▶ _WORK ORDER_:
Set down, exactly as they appear, the line containing "family: Bovidae" and all subsequent lines through the end of the material below.

*** Begin section ***

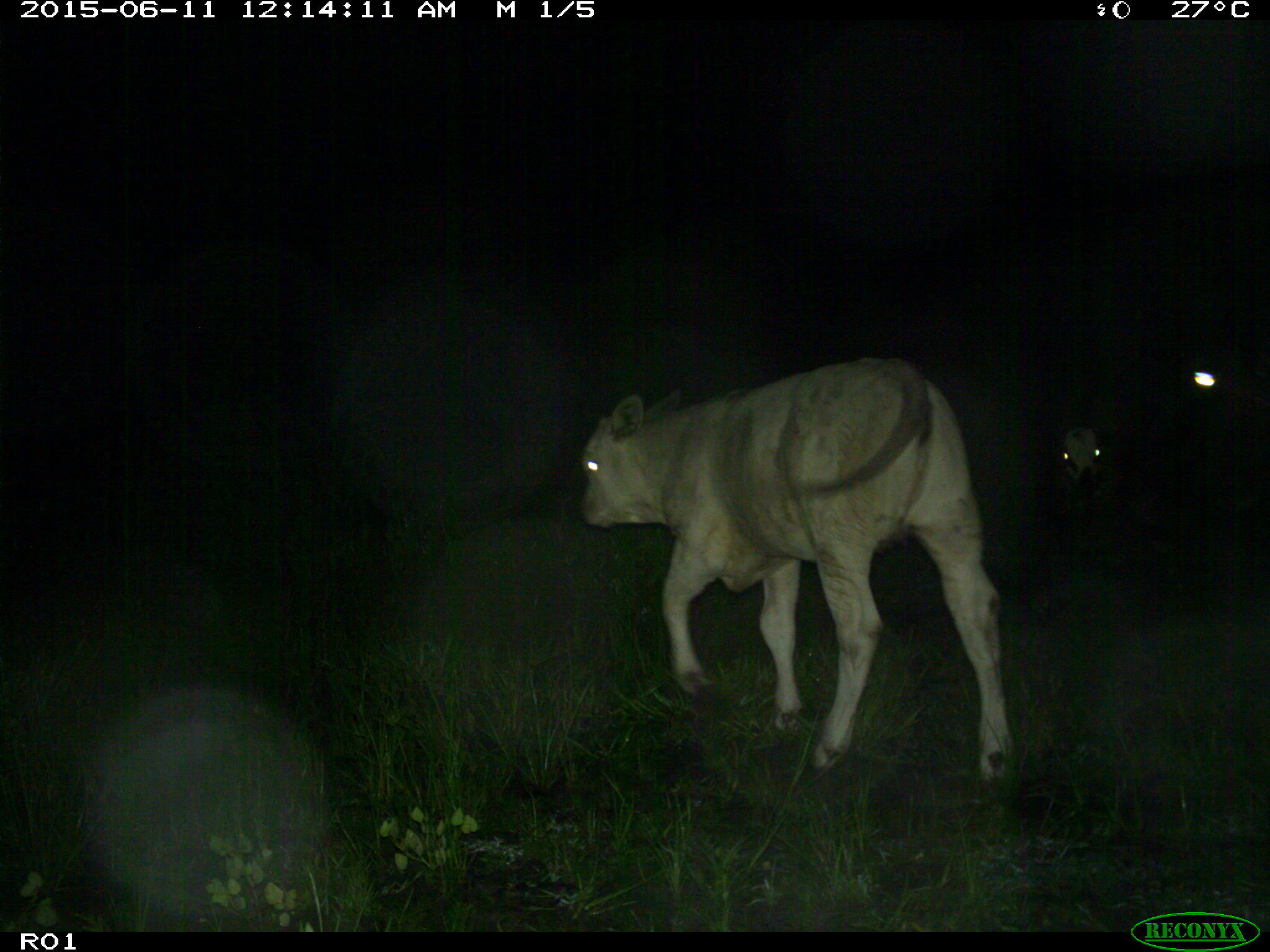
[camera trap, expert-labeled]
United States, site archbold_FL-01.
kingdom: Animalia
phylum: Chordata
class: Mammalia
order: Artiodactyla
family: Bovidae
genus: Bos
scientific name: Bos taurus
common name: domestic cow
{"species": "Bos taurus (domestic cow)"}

*** End section ***

▶ _YOUR SOLUTION_:
family: Bovidae
genus: Bos
scientific name: Bos taurus
common name: domestic cow
{"species": "Bos taurus (domestic cow)"}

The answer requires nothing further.